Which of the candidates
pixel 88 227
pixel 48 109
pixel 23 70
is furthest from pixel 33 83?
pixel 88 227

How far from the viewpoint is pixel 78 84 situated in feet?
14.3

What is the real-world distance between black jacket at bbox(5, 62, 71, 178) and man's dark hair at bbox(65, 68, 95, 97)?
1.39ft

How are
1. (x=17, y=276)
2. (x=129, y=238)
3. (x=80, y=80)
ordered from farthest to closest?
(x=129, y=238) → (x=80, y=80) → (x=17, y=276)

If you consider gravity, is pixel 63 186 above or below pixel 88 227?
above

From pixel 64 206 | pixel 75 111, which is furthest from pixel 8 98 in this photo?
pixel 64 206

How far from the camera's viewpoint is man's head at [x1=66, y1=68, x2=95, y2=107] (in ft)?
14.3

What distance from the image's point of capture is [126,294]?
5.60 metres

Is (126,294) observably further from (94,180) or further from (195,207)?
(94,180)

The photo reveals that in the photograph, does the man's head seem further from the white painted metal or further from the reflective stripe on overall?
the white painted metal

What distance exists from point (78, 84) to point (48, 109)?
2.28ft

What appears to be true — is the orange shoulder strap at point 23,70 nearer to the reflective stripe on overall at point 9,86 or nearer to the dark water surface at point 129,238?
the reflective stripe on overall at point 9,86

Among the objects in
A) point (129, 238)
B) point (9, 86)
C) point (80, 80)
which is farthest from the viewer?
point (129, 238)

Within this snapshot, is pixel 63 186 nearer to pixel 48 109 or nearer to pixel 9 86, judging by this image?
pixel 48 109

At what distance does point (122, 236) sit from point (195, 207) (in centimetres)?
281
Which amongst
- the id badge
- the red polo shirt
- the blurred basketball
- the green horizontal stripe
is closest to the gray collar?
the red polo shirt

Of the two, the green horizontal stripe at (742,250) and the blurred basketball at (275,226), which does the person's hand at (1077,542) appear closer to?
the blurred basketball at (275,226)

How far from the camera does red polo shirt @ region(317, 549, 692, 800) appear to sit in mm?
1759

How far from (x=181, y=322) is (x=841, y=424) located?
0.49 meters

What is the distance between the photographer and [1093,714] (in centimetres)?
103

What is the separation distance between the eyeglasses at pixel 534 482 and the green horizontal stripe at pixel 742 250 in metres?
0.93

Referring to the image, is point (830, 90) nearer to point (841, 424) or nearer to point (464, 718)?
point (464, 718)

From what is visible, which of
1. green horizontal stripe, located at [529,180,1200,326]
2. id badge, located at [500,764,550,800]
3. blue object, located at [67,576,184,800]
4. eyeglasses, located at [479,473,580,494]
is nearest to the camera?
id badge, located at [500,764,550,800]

+ + + +

- [Goal] Everything from the line containing "How far from (x=181, y=322)" through the last line of the records must be given again exactly; leave out all other lines.

- [Output for this exercise]
How far from (x=181, y=322) is (x=841, y=424) located?
0.49 meters

What is the distance between the photographer and [1093,714] (in centimetres)?
103

What is the separation distance between the eyeglasses at pixel 534 482 and the green horizontal stripe at pixel 742 250 in metres?
0.93

Referring to the image, is point (830, 90) nearer to point (841, 424) or nearer to point (464, 718)?
point (464, 718)

From what is visible, which of
1. green horizontal stripe, located at [529,180,1200,326]
2. id badge, located at [500,764,550,800]
3. blue object, located at [67,576,184,800]
4. eyeglasses, located at [479,473,580,494]
is nearest to the camera?
id badge, located at [500,764,550,800]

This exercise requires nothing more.